Затем встал, слегка махнул рукой.
— В конце концов, даже если чья-то личность и может так или иначе выжить после его биологической смерти, из этого ещё не следует, что эта личность перевоплотиться.
Вернулся в кресло.
— Но если допустить, что все могут реинкарнировать и только отдельные люди помнят свою прошлую жизнь…
— Тогда, — перебила она, что случалось с ней крайне редко, — со всей остротой встанут такие вопросы: насколько долго, часто и с какой целью происходит процесс реинкарнации. Следует ли нам примириться с фактом, что человеческое сознание не способно дать на это ответ. Конечно, в дальнейшем вопросов будет гораздо больше… — Покачала головой.
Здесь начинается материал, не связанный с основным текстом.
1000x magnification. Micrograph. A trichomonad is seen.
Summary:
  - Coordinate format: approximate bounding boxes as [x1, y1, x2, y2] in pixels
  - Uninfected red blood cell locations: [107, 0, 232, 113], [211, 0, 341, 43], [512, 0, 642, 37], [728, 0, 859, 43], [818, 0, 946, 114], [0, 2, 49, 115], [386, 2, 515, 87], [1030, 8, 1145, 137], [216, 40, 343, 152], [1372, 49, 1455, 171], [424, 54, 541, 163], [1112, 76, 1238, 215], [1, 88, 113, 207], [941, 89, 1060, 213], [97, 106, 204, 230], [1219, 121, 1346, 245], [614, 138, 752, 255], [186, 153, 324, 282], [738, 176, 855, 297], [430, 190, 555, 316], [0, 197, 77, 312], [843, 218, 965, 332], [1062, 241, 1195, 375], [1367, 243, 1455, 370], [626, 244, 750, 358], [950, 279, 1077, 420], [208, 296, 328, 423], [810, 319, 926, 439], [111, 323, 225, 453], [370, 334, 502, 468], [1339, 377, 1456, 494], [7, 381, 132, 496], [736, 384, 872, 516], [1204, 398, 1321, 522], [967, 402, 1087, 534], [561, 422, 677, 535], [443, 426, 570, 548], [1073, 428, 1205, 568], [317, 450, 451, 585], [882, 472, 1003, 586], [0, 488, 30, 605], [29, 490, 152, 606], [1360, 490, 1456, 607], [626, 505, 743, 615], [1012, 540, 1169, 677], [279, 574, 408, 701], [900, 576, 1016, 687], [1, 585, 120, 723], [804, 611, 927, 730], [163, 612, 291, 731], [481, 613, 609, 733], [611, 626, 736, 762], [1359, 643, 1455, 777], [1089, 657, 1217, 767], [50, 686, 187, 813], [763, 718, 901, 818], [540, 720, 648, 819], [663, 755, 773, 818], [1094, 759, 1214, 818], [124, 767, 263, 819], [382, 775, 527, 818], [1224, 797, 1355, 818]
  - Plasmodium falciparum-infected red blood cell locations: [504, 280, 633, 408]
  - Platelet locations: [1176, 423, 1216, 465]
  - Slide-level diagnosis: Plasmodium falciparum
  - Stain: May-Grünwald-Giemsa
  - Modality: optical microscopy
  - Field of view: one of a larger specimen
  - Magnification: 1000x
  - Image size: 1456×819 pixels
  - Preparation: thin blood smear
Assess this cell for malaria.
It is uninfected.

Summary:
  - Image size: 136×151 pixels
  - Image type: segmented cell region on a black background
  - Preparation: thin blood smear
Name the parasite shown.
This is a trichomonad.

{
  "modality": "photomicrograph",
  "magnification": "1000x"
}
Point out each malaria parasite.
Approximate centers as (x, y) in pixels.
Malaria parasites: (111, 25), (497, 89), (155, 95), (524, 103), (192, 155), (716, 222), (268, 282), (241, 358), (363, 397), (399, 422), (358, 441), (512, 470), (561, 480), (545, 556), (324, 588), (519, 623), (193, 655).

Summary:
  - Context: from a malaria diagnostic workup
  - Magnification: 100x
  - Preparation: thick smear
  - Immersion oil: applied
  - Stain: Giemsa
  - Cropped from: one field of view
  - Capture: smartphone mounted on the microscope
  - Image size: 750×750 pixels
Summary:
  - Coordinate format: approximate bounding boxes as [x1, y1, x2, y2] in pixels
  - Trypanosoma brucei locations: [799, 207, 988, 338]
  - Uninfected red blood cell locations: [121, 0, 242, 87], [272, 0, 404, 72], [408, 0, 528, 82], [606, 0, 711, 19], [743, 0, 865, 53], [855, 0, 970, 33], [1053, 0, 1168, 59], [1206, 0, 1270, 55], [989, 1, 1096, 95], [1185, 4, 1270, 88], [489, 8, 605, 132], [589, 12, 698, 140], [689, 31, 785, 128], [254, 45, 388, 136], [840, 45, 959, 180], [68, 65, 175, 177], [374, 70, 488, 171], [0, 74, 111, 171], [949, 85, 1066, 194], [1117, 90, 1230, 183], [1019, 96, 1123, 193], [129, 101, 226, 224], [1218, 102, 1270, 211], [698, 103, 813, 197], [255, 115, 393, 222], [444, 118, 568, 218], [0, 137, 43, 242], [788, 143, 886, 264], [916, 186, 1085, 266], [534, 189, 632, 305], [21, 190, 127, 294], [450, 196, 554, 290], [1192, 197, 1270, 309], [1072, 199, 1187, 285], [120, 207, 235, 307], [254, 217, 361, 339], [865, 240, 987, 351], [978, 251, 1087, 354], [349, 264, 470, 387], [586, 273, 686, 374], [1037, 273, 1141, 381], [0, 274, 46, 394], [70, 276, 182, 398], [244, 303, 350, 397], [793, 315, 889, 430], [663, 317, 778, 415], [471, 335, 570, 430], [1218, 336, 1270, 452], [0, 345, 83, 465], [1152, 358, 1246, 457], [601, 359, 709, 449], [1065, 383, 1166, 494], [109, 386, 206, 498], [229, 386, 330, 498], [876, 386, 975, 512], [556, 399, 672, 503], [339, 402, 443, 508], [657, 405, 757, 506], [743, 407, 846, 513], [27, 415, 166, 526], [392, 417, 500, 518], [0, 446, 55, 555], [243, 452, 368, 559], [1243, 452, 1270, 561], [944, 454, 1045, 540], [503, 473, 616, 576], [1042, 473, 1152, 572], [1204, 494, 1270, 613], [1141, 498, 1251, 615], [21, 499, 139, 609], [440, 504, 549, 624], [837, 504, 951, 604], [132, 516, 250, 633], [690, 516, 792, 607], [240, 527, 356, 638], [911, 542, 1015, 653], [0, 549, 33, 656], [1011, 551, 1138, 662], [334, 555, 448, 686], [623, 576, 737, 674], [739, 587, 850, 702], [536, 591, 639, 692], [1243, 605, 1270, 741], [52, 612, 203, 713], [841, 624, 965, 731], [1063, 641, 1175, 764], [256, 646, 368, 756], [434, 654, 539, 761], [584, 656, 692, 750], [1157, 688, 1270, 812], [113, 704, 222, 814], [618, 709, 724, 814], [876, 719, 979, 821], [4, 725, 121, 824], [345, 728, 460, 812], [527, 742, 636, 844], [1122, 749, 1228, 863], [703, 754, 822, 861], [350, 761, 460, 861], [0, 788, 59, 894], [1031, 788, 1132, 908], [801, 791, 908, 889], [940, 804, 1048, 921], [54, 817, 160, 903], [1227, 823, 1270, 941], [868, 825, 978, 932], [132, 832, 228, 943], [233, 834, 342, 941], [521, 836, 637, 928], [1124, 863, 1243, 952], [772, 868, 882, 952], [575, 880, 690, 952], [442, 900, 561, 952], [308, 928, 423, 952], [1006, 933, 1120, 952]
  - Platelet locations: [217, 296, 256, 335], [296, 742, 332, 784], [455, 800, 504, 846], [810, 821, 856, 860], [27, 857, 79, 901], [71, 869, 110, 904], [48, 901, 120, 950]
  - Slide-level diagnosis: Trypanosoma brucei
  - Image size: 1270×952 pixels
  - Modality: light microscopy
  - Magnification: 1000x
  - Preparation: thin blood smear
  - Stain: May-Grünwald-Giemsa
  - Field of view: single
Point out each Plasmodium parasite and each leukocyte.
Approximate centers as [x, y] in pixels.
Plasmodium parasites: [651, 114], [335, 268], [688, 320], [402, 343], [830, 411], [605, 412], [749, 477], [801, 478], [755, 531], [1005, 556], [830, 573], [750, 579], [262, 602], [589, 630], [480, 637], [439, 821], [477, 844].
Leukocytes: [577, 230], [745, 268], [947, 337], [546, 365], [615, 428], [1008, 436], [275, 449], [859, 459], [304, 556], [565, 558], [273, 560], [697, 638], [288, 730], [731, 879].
— Применение психотехники, — Александр Васильевич удобнее устроился в кресле, — подобной гипнотической регрессии могло бы помочь многим людям познать свою прошлую жизнь и понять многие особенности своего характера. Жизнь и характер. Как совокупный результат опыта их прежней жизни. — Взглянул на неё. Улыбнулся. Задумчиво произнёс:
— Именно таким образом вера в реинкарнацию могла бы успешно вести человека к более глубокому пониманию своей личности и тех сил, скажем так, которые формировали историю её развития, развития этой самой личности.
— Вот оно! История личности! История семьи! Генеалогическое дерево. Мониторинг за несколько лет. — Саломея тоже улыбнулась. — А вернее, за последние… Ого! Получается, лет, эдак, пятьдесят?! — Она порывисто вскочила. — Мне срочно надо ехать туда!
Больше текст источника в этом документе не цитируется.